The invention relates to a method for the generative production of a component and a device for carrying out such a method.
In a generative production process such as SLM (Selective Laser Melting), defects in the component may arise due to different causes. The defects may lead to a reduction in the quality of the component and are conventionally found only by testing the finished component. Examples of defects are microcracks, foreign inclusions, and undigested material. The tests are either destructive or non-destructive. Destructive tests, however, require the production of a large number of components or test specimens. Non-destructive test methods such as, e.g., x-ray computed tomography, are technically complex, time-consuming and costly. Actually, by monitoring the temperature and the geometry of the melting bath, conclusions relative to the component can be drawn indirectly, but this testing technique does not make possible a more precise control of the material properties and the recognition of defects.

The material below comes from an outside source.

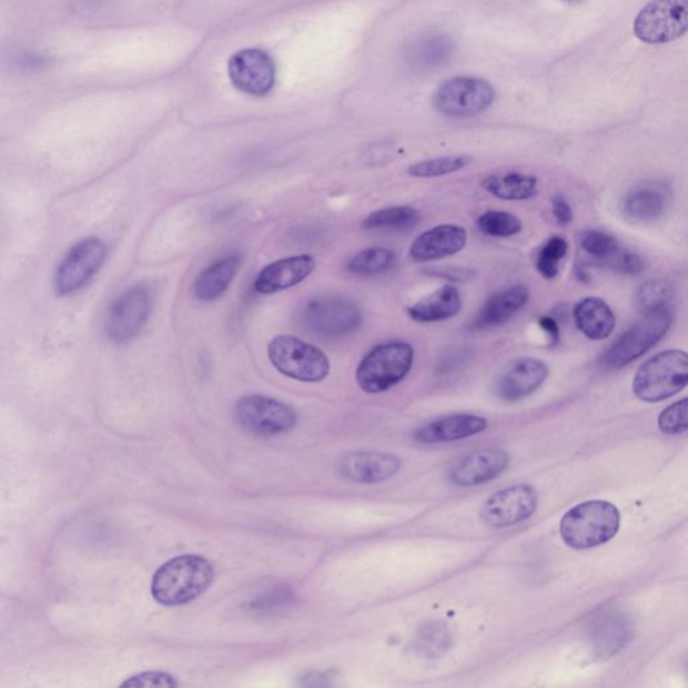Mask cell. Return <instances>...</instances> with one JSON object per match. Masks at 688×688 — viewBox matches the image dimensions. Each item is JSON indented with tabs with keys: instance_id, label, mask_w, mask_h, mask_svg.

A method for non-destructive process control during generative production is described in the publication EP 1 815 936 B1. In this method, an ultrasound testing is conducted during the production. Optionally, an eddy-current testing may accompany the ultrasound testing. A disadvantage in this method, however, is that a plurality of material layers are detected or scanned by the sound field and/or the eddy field and thus individual material layers cannot be accurately detected. Ultrasound testing also requires a complex system control. Actually, eddy-current testing can basically be operated with a penetration depth such that individual material layers can be detected exclusively. But test frequencies are necessary to do this that require, for example, a calibration of the eddy-current sensors that cannot be justified with reasonable expenditure, as well as lift-off effects.